Traditional Culture Encyclopedia - Traditional virtues - Bilingual Story:Tanabata is a Traditional Festival of Chinese National Characteristics (Chinese-English Version)

Bilingual Story:Tanabata is a Traditional Festival of Chinese National Characteristics (Chinese-English Version)

August 26, 2009 (the seventh day of the seventh lunar month) is the Tanabata Festival in China. Folklore experts say that the Tanabata, also known as the Beggar's Tree Festival, is a traditional festival very much characterized by the Chinese nation, and the only traditional festival in which women are the main protagonists.

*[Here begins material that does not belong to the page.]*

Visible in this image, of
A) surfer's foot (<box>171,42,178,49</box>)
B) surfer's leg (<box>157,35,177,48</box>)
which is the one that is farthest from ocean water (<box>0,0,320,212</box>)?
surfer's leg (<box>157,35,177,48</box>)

Raise your head on August 26 and gaze at the stars

you will find something romantic going on in the sky. On August 26, lift your head and look up at the sky, and you will find a romantic astronomical spectacle in the sky.

VALENTINE'S Day in China

the seventh day of the seventh lunar month

falls on August 7 this year. evening

Niu Lang and Zhi Nu will meet on a bridge of magpies across the Milky Way. Chinese grannies will remind children that they would not be able to see any magpies on that evening because all the magpies have left to form a bridge in the heavens with their wings.

Luoshuwei, a researcher at the Tianjin Academy of Social Sciences, said the seventh day of the seventh month of the Chinese lunar calendar is commonly known as the Beggar's Day, and some people call it the "Tanabata Festival" and "Daughter's Festival. "Tanabata Begging", that is, the seventh day of the seventh month of the lunar calendar, while the Cowherd and Weaver Girl magpie bridge meeting, young women to the ingenious Weaver Girl begging for a pair of skillful hands and a pair of skillful, beg her to teach their spinning, weaving, sewing handicrafts.

On the origin of "begging for coincidence", Ge Hong of the Eastern Jin Dynasty wrote in "Miscellaneous Records of the Western Capital": "Han colored women often wear seven-hole needles on the seventh day of the seventh month in the lapel jacket, and people are all accustomed to it." This is now we see in the ancient literature, on the "begging" of the earliest records.

The Beggar's Nest is a women's festival. In ancient times, people attached great importance to the annual custom of begging for coincidences, and the various contents and forms are also very interesting. The way of begging for coincidences, the pattern of successive dynasties continue to renovate, the customs of different places are also different. The custom of "divination of coquettishness" is to ask a woman whether she will be stupid or skillful in the future. The most widely circulated custom is "threading a needle to the moon", also known as "playing Qiaoqiao". This is the earliest form of begging for coquettish gifts, which began in the Han Dynasty. That is, the women's race to wear a needle, they knot colorful thread, wear seven-hole needle, who wear the faster, it means who begged to the more coquettish. Wear slow known as "lose coincidence". The "losing" person has to give the pre-prepared gift to the winner.

In addition, to determine the coincidence of the beggar's "divining coincidence" method, there are "casting a needle to check the coincidence", "happy spider should be coincidental", "coincidental vegetable

These are the methods of "divination" and "throwing pins to check the coincidence", "the spider should be coincidence", "coincidence dish", etc.